EXERCISE DIRECTIONS »
Answer these questions from the blog post about the flag-draped caskets below:
(a) In what year was the ban on images of the caskets imposed, and by which president?
(b) How many states were granted waivers from the Federal Clean Air Act?
(c) In what year did Ralph Begleiter sue the Pentagon?

DOCUMENT SECTION »
»»

"Nonstop imagery is our surround, but when it comes to remembering, the photograph has the deeper bite....
In an era of information overload, the photograph..is like a quotation, or a maxim or proverb."
(Susan Sontag: Regarding the Pain of Others 2003)

04 March, 2009

Can one photograph really change the world? Yes it can! Or can it? Obama, Secretary Gates and the sorry saga of the flag-draped caskets

This image copyright USAF

I admit: it is impressive. Obama and his team continue to pull stunt after stunt in such an artfully casual way, we barely notice how brazenly we are being manipulated. This week alone, we have had glam, yet reassuringly mumsy, Michelle on the cover of Vogue and now, the shocking juxtaposition of the vital, groomed & grinning Obama with the bowed, dishevelled & grumpy Gordon - (eight out of 10 Washingtonians reportedly identified the British PM thus: ‘Is he like maybe a news anchor for one of the cable TV channels?’)

We wait to see whether the potent currency of Candidate Obama can be converted into presidential success, yet there are signs that the new administration is chipping away at some problematic vestiges of the Bush era. It started with a vow to close Guantanamo Bay. There is also welcome news on the environment with the granting, to 14 states, of waivers from the Federal Clean Air Act, allowing them to impose even stiffer standards on emissions.

Last week, Defence Secretary Robert Gates (whose appointment raised influential eyebrows) announced that media images of the flag-draped coffins of America’s war dead will now be allowed – with the express permission of the families of the fallen. This decision is a dramatic reversal of the blanket ban imposed in 1991 by then President George H.W. Bush and the scrapping of the ban has sharply divided the miliblogosphere.

It is, however, a victory for a Freedom of Information campaign, led by veteran CNN correspondent Ralph Begleiter. Begleiter, now professor of Journalism in Delaware, home state of Dover Air Base, where the caskets are repatriated, sued the Pentagon in 2005, in a bid to release images of regular honour guard ceremonies which continue to be documented by military photographers.

"I never considered the release of images a political issue," Begleiter has said, "But, seeing the cost of war can have strong political consequences. Hiding these images from the public....hinders policymakers and historians of the future from making informed judgments about public opinion and war.”

The defence establishment has had a vexed relationship with the media since William Russell first got to the Crimea in the 1850s. Since then, myriad weighty tomes & conflicting theses have been produced on the influence of war reporting and of specific photographic images. Nevertheless, it is widely accepted that the dissemination of so many gruesome scenes from Vietnam was instrumental in the shift of U.S. public opinion against the war.

In the pre-digital era, every conflict threw up its own iconic image. We can all instantly conjure those seared on our memories, such as the one below taken by Nick Ut in 1972.

This image copyright 1972: Associated Press/(Nick) Ut Cong Huynh

Since Vietnam, technological watersheds and the increasing speed of global media networks have made it far more difficult to single out the sole and specific iconic image; yet somehow, one or two always seem to insinuate themselves into the public consciousness. The images from Abu Ghraib prison, featuring Lynndie England and her U.S. army colleagues, which encapsulate a key Iraq War narrative so eloquently, seem set to become the first such photographs to be taken by amateurs rather than by professionals.

««

DATA EXCERPT »
»»

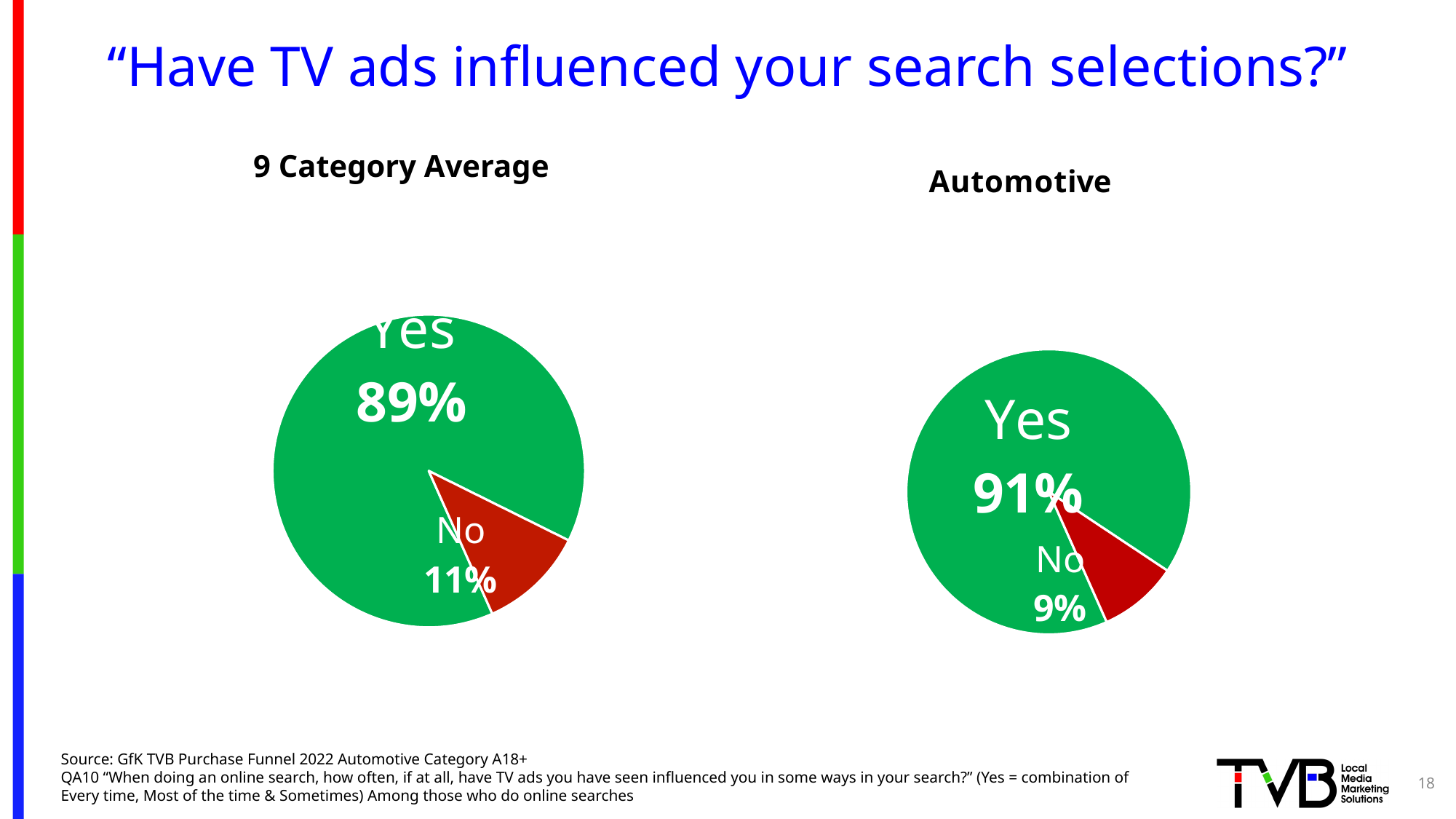
In the 9 Category Average chart, which slice is the smallest? No In the 9 Category Average chart, what percentage answered No? 11% How many slices does the 9 Category Average pie chart have? 2 In the Automotive chart, what percentage answered Yes? 91% What colour is the No slice in the Automotive chart? Red What type of chart is used for the Automotive data? Pie chart Which chart has the larger No share, 9 Category Average or Automotive? 9 Category Average In the Automotive chart, what percentage answered No? 9% In the 9 Category Average chart, what share of the pie does the Yes slice represent? 89% In the Automotive chart, which slice is the largest? Yes What is the difference between the Yes share in the Automotive chart and the Yes share in the 9 Category Average chart? 2 percentage points In the 9 Category Average chart, what percentage answered Yes? 89%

««

REPLY »
(a) 1991, by President George H.W. Bush
(b) 14
(c) 2005